* **PROBLEM REQUIREMENTS**
All lines in the records below with the word "Tanzania" must be returned.

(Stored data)
--------
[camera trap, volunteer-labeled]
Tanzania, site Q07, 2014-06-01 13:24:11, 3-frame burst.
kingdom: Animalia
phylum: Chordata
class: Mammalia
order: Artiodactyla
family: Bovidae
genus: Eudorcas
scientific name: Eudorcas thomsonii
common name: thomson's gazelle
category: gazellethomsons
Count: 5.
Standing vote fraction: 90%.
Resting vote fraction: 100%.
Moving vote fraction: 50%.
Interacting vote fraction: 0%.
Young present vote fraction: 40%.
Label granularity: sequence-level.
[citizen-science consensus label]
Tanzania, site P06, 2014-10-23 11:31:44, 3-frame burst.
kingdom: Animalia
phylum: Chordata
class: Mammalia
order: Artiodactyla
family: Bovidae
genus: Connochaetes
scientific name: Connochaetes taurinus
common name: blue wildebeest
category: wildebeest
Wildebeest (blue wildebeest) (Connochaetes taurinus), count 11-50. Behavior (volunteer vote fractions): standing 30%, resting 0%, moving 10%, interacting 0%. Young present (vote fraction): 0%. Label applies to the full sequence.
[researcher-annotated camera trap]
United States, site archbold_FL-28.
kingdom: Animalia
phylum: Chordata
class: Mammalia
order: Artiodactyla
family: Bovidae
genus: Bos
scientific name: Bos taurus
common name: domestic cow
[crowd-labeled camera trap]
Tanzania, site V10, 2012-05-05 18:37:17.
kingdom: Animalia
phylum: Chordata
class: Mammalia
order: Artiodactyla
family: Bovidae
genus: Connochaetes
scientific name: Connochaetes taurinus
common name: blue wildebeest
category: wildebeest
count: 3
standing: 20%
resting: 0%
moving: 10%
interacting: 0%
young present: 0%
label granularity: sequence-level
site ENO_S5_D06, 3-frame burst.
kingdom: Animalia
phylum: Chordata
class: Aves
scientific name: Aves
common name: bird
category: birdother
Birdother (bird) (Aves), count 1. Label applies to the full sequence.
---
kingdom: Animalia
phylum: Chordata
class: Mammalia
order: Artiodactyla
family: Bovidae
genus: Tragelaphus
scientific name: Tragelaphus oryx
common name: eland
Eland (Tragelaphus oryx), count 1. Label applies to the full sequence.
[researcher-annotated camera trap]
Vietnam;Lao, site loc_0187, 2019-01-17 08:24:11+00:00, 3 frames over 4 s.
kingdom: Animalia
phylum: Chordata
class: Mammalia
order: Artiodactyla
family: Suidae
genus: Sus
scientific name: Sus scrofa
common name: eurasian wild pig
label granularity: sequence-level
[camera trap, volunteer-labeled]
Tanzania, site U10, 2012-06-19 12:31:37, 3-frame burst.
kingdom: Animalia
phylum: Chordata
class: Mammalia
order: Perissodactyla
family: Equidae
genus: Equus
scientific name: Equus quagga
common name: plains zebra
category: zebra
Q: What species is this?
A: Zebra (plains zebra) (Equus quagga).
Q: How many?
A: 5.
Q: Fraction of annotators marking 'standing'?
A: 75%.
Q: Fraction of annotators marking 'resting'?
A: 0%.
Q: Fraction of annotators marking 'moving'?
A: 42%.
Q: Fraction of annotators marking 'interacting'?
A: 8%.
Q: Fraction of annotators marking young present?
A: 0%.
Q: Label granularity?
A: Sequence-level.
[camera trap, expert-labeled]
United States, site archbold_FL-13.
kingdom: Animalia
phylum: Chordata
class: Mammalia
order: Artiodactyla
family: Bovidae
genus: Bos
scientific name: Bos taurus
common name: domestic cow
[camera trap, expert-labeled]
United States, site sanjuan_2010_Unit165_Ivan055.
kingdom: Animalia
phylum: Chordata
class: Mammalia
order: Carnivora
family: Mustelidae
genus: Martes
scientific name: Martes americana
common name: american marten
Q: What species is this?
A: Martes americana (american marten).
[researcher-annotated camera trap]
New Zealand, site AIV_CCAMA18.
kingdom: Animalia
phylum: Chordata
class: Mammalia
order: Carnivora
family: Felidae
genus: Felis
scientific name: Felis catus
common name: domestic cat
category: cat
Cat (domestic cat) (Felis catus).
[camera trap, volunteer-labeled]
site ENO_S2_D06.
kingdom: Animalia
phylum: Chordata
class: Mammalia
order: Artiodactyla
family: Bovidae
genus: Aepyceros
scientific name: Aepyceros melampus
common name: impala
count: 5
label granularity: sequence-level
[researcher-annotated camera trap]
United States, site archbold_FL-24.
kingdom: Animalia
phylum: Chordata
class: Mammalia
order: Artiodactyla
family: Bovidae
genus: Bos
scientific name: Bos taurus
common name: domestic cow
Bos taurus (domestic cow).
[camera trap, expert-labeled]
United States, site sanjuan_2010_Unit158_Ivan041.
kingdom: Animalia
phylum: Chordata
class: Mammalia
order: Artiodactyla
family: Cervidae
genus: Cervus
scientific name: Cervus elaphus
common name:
--------
* **PROBLEM SOLUTION**
Tanzania, site Q07, 2014-06-01 13:24:11, 3-frame burst.
Tanzania, site P06, 2014-10-23 11:31:44, 3-frame burst.
Tanzania, site V10, 2012-05-05 18:37:17.
Tanzania, site U10, 2012-06-19 12:31:37, 3-frame burst.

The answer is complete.